Do przerwy Szwajcaria miała pełną kontrolę nad meczem – prowadziła 17:14. Duża w tym zasługa bramkarza Mathieu Seravalliego, który otrzymał nagrodę MVP meczu w dowód uznania za 16 obronionych rzutów.
Po drugiej stronie boiska szała Sigrist, który miał na koncie 11 bramek i sześć asyst. W 47. minucie Szwajcaria nadal miała trzybramkową przewagę (24:21), ale tempo w tym momencie spadło, co wykorzystała skrzętnie Serbia doprowadzając do wyniku 25:26.
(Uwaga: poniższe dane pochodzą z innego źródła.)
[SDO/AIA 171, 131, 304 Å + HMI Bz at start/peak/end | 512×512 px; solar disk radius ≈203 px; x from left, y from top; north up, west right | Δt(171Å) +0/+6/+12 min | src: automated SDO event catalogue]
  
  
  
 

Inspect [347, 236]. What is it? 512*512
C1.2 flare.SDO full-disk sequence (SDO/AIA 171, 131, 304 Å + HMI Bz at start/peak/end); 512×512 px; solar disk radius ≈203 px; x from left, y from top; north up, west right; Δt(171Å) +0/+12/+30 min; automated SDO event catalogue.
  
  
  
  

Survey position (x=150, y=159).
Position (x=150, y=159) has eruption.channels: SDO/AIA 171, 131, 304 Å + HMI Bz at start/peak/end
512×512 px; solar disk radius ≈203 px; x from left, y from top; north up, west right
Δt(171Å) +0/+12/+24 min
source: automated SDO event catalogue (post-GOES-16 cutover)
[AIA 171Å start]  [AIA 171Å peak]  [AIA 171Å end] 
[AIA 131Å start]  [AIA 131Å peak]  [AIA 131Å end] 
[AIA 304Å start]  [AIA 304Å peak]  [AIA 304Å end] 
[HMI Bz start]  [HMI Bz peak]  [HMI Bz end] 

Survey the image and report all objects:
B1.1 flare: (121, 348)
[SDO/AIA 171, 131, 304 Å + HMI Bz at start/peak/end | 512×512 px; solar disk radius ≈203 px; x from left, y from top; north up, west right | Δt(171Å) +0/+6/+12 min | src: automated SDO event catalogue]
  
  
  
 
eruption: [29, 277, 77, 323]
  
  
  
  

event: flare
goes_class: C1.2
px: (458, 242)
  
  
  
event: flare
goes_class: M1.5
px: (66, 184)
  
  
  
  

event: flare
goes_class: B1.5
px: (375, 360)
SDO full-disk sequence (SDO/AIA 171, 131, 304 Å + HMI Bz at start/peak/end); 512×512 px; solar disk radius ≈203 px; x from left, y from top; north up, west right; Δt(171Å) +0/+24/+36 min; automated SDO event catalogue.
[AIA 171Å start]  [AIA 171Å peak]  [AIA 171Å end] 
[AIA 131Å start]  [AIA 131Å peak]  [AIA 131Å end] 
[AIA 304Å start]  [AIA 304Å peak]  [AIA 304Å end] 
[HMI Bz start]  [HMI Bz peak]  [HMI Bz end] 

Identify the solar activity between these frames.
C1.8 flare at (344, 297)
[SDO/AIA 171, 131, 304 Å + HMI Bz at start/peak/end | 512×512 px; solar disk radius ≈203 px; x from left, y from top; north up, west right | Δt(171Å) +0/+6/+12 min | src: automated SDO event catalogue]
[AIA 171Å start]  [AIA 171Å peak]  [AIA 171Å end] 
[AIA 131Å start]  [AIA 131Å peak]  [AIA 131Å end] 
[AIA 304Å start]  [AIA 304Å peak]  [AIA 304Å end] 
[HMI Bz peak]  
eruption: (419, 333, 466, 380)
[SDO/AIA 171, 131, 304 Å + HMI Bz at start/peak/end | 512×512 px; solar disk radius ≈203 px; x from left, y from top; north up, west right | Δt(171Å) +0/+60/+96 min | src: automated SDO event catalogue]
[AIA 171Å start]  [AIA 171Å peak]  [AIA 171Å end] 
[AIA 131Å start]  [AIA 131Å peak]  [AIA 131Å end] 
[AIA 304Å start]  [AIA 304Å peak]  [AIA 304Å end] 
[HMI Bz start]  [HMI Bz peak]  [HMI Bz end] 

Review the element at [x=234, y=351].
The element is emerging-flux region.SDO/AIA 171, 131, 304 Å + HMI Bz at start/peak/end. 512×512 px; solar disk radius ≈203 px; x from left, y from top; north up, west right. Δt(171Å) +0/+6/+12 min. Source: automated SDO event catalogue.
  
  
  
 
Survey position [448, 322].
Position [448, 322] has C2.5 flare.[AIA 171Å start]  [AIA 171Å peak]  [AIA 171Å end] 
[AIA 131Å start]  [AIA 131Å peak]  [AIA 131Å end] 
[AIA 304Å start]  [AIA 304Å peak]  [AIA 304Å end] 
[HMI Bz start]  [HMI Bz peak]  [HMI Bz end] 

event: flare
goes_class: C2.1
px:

Ostatnie słowo należało jednak do młodych Szwajcarów. Ostatnie dwa gole dla tego zespołu zdobył Sigrist, a kolejnego dołożył prawoskrzydłowy Gino Steenaerts. Szwajcaria ostatecznie wygrała 30:28 i awansuje do głównej rundy z zerowym dorobkiem. Serbia z kolei trafia do rywalizacji o Puchar Prezydenta, ale trzeba jej oddać, że minimalne porażki z Niemcami czy Szwajcarią wstydu tej reprezentacji nie przynosi.
Zawodnik meczu: Mathieu Seravalli (Szwajcaria)
Niemcy – Tunezja 39:26 (19:11)
Niemcy już przed tym meczem byli pewni pierwszego miejsca w grupie, ale kandydatom do medalu nie przystoi nie myśleć o komplecie zwycięstw w pierwszej fazie. Afrykańska drużyna od początku traciła dużo bramek, a po kwadransie objęli prowadzenie 10:1.
Pięć bramek dla naszych zachodnich sąsiadów zdobył Max Günther, a Jan Schmidt i David Móré – łącznie siedem goli w pierwszej połowie. W drugiej odsłonie Niemcy tak naprawdę nie mogli się zatrzymać się w drugiej połowie – atakowali wręcz jak szaleni.



Ostatecznie Niemcy wygrali 39:26 i powalczą o medale. Z kolei Tunezja zanotował trzecią porażkę i rozpocznie rywalizację o Puchar Prezydenta z zerowym wynikiem.